CRITIQUE FILM - Après "Tristesse Club", Vincent Mariette revient avec un second long-métrage intitulé "Les Fauves", porté par une Lily-Rose Depp pleine de mystères. Onirique, contemplatif, mais aussi angoissant, "Les Fauves" prend la forme d'un thriller sans se cloisonner au genre pour autant. Fort de sa mise en scène et de son casting, le film aurait néanmoins mérité quelques approfondissements.
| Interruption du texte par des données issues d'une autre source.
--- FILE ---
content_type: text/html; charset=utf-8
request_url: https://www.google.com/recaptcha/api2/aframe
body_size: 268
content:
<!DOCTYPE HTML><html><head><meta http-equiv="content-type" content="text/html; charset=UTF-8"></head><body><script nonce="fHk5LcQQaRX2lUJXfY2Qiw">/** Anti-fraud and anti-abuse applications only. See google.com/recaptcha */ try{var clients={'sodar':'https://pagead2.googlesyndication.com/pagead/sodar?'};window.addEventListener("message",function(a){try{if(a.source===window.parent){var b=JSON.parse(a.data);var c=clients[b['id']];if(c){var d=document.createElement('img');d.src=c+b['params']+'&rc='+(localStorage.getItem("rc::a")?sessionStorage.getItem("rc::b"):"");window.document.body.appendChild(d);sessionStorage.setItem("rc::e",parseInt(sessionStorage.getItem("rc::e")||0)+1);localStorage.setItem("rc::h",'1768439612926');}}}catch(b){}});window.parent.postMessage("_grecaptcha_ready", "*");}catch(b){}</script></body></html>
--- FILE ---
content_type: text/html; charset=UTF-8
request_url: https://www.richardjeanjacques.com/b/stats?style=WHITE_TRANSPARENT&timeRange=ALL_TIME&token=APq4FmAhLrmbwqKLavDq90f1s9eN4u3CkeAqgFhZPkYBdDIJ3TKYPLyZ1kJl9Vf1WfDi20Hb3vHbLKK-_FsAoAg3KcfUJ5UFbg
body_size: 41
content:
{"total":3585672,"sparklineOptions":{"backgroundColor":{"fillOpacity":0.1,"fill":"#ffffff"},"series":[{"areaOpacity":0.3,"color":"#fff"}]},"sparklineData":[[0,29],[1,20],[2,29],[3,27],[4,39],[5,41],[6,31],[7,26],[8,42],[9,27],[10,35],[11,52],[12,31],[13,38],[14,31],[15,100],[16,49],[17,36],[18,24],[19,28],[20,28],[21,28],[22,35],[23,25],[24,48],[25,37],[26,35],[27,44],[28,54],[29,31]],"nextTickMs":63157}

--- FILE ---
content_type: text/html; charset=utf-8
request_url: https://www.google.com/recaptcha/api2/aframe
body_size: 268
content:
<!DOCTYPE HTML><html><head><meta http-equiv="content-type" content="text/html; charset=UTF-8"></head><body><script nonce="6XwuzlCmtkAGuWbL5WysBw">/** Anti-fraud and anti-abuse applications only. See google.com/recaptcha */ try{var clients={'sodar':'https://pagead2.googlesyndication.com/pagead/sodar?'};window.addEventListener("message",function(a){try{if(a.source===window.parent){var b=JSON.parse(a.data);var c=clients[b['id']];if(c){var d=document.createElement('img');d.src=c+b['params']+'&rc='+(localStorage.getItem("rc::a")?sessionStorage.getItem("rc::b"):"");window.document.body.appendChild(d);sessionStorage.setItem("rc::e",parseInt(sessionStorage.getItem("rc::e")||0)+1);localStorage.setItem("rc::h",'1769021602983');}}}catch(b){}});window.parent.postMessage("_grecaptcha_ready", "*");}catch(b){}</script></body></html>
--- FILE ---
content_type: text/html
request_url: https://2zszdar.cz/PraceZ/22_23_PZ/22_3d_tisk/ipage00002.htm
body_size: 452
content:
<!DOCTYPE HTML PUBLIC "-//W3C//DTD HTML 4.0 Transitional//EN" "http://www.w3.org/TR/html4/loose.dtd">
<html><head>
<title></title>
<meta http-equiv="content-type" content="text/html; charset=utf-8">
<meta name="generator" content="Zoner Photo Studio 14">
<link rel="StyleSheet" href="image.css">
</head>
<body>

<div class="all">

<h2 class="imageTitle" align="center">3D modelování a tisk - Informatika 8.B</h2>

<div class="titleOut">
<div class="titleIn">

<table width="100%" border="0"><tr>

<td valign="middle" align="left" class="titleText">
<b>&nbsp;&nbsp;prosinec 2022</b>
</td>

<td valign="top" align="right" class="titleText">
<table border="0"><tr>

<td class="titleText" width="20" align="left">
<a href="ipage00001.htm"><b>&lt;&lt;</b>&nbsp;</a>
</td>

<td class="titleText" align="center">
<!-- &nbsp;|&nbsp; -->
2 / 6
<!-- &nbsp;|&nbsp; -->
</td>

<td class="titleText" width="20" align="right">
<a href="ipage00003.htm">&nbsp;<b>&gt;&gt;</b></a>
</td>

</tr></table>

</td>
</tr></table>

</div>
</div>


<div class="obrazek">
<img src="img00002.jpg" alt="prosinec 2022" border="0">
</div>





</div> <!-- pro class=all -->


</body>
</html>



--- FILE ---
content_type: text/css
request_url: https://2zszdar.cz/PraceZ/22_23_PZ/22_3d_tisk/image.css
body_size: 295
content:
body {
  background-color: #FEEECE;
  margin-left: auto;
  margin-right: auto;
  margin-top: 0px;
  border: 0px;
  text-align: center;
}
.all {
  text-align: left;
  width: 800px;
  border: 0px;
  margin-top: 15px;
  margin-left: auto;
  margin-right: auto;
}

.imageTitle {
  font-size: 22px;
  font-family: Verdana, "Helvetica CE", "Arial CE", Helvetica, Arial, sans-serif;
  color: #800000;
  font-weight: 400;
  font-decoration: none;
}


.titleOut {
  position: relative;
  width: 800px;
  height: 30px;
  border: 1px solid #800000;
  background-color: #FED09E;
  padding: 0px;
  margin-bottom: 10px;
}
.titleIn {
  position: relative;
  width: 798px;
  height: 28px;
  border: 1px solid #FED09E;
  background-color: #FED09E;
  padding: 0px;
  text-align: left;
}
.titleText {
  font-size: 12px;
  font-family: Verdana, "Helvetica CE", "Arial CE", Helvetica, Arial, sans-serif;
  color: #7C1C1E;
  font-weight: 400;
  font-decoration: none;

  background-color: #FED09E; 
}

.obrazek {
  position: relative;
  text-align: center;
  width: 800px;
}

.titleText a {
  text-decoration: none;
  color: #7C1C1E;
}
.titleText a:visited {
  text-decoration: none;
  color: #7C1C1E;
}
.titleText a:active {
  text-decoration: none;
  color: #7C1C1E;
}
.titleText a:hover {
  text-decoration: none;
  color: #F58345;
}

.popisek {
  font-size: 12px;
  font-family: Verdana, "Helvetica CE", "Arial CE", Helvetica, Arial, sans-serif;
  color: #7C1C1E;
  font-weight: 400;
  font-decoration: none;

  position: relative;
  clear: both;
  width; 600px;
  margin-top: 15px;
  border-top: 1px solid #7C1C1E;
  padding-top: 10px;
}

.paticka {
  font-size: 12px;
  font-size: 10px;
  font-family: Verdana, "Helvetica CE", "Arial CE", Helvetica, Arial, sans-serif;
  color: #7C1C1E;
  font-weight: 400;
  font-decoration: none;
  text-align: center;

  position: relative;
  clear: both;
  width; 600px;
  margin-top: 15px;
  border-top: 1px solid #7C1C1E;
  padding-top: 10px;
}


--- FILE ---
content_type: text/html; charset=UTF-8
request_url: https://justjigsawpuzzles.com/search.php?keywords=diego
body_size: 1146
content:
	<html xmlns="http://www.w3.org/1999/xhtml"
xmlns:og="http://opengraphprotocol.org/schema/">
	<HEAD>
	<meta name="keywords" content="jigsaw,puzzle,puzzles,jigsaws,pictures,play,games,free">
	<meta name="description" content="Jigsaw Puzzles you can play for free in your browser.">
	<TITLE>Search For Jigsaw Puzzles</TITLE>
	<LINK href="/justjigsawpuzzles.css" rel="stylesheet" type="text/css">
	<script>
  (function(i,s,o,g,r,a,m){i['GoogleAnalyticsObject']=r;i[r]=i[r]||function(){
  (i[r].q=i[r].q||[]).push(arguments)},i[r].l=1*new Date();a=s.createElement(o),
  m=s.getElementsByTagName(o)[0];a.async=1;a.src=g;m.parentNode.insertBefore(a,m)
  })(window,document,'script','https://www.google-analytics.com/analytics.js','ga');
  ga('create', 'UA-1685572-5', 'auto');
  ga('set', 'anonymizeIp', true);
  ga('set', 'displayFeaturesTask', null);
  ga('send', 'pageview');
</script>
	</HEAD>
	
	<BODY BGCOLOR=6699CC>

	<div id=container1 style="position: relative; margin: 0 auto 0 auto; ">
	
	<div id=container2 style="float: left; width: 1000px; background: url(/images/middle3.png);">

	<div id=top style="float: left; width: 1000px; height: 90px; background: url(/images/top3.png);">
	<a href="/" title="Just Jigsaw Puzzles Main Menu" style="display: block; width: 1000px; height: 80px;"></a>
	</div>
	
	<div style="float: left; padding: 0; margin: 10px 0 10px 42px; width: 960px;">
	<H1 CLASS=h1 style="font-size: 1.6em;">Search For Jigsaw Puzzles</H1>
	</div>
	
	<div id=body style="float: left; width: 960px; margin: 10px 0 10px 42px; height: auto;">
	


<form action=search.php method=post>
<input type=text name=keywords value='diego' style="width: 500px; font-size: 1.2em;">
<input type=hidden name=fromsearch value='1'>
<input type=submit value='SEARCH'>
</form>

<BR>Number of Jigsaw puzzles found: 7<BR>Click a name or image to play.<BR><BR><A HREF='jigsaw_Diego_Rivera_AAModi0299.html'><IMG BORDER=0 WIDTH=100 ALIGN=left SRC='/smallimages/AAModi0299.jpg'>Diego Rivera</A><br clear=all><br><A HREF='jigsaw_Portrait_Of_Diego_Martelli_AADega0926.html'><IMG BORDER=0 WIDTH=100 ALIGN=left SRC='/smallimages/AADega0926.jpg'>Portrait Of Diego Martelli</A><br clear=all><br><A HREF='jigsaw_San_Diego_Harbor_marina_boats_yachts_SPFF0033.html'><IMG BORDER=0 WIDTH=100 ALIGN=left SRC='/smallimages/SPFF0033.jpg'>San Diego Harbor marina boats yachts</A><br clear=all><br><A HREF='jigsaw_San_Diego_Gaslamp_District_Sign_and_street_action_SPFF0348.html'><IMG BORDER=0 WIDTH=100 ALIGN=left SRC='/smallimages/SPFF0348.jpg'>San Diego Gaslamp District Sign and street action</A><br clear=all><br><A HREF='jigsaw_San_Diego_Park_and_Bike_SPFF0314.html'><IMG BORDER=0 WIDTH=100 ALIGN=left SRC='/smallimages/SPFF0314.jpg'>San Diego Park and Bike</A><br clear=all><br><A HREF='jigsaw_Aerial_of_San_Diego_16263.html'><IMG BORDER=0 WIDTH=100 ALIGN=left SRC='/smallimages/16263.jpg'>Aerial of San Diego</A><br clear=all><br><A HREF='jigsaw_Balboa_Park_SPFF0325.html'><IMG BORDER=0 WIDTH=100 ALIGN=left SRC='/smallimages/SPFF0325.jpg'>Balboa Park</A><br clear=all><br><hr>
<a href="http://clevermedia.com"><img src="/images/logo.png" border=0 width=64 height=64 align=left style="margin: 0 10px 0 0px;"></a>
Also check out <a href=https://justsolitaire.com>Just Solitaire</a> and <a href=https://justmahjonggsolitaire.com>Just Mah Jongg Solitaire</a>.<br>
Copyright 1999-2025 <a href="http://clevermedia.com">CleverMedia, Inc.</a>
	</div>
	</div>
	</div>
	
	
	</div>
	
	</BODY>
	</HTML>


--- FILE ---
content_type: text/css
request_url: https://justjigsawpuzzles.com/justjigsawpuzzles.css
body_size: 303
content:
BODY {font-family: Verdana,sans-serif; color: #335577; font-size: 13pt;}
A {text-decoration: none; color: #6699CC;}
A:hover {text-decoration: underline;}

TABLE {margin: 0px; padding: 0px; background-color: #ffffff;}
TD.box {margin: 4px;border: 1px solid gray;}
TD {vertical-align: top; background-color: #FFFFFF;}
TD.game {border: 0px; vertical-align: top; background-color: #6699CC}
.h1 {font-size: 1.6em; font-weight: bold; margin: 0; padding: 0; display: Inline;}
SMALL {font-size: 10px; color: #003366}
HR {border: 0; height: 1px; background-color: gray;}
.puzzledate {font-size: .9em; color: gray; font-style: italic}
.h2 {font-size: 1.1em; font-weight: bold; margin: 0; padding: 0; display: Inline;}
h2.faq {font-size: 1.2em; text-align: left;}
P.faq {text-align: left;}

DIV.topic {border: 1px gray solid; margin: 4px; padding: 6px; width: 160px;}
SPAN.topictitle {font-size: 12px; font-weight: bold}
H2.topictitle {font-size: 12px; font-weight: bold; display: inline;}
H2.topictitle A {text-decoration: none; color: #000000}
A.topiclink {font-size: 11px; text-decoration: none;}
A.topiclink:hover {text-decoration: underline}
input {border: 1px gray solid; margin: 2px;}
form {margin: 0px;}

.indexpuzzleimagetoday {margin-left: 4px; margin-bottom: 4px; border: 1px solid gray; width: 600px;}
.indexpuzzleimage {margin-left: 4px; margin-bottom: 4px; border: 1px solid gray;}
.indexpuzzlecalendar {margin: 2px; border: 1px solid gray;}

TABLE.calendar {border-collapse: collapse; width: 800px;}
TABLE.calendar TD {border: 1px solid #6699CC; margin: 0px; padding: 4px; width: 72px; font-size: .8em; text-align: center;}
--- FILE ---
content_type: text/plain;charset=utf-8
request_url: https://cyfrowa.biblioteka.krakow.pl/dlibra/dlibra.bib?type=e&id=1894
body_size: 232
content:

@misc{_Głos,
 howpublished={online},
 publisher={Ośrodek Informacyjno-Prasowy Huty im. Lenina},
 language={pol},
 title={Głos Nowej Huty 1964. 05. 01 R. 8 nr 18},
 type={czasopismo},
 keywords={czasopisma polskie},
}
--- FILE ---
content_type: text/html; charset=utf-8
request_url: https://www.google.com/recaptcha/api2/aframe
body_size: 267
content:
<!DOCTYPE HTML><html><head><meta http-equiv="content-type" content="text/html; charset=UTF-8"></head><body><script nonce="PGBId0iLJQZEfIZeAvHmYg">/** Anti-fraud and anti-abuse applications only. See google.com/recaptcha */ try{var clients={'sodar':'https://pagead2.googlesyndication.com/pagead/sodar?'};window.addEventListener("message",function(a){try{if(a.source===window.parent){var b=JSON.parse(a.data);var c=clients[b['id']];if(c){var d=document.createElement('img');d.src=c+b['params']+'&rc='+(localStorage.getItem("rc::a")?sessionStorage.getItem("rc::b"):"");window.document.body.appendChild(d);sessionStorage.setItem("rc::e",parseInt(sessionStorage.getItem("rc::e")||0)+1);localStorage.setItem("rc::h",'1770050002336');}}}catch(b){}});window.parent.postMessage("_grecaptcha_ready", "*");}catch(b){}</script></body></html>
Les Fauves, c'est l'histoire d'une rumeur qui se propage dans un camping en Dordogne au sujet d'une terrible panthère qui rôde. Laura, 17 ans, campée avec justesse par Lily-Rose Depp, fait partie des rares à ne pas être effrayée par ces murmures, bien au contraire. Elle va faire la rencontre de Paul, incarné par Laurent Lafitte, un écrivain énigmatique dont elle flaire les livres en secret. Une bulle enrobe peu à peu le duo de personnages tandis qu'en dehors, un prétendant de la jeune fille disparaît.
Une mise en scène au poil
La réussite du film passe avant tout par sa mise en scène. C'est elle qui insuffle au scénario son plus grand mystère, appuyant sur le caractère félin de Laura, renforçant la tension des bruits qui courent. Les yeux des personnages occupent souvent la totalité du champ de la caméra, semblables aux iris gourmands d'animaux qui guetteraient leurs proies, et la caméra survole les paysages crépusculaires, glisse entre les feuilles, se tapit derrière les corps, plaçant le spectateur dans la posture du prédateur. Nous sommes les complices d'une énigme dont on ne saisit pas tous les rouages.
Tant mieux, on se plait à ne pas tout comprendre, à se laisser porter par notre imagination et par la magie. Car c'est ce que propose ce film : de retrouver un peu de magie. Paul, l'obscur écrivain pour lequel Laura se passionne, aspire à réenchanter le monde. Nous sommes tous bien trop terre à terre, et il a sa petite idée pour nous redonner de quoi rêver. Ça marche ! On se laisse bercer par cette histoire aux allures de conte avec l'envie tenace de voir surgir des buissons une panthère démoniaque. Sensorielle et sensuelle, la réalisation pointe toute l'ambivalence de cette situation à la fois plaisante et dangereuse, intrigante et repoussante, dans laquelle nous aimons nous perdre, en même temps que Laura.
A la recherche du grand frisson
Les Fauves dépeint en parallèle les premiers émois de l'adolescence. A la lisière d'une forêt, une meute de jeunes teste ses limites. Mais Laura ne trouve ni son compte dans les pool parties, ni dans l'alcool ou le sexe qui ont tendance à s'y rapporter. Le grand frisson, la jeune femme le trouve ailleurs, près de Paul, qui semble avoir une montagne de choses à lui apprendre. Bientôt, elle passe le plus clair de son temps avec cet homme qui a près du double de son âge. Lily-Rose Depp colle à la perfection à ce personnage lunaire. Les yeux flottants, le visage juvénile, elle confère à Laura une dimension à la fois forte et fébrile. Capable de repousser les avances d'un jeune de son âge sans vergogne, elle se fait toute petite face à cet auteur dont elle veut connaître tous les secrets. Urticante parmi les jeunes de son âge, douce et docile au milieu des adultes, Lily-Rose Depp joue des ambivalences de son personnage avec une certaine évidence. On pense parfois au rôle de Justine dans Grave de Julia Ducournau, tantôt candide, tantôt monstrueux.
Un (trop gros) flou artistique
Le film de Vincent Mariette se perd néanmoins dans ses réflexions. Plusieurs points mériteraient d'être approfondis pour ne pas laisser le spectateur sur sa faim. Les personnages secondaires ont tendance à l'être un peu trop. Dommage, car le casting aurait largement pu apporter à ces rôles davantage de profondeur. On pourrait penser que le réalisateur a tenu à préserver leur part de mystère, mais ils se voient tous si peu exploités qu'ils tombent dans l'oubli. Comme cette policière cynique incarnée par une Camille Cottin au visage balafré dont on brûle de percer les secrets mais dont on ne saura finalement rien. Les mystères qui entourent ce personnage ajoutent de la tension à l'intrigue mais ne trouvent pas de point de chute, rendant ses interventions presque gratuites.
Quant au final, il jure presque avec le sens premier du film, apportant bien trop de pragmatisme à un récit qui s'attelait pourtant à nous le faire oublier.
Les Fauves, de Vincent Mariette, en salle le 23 janvier 2019. Ci-dessus, la bande-annonce.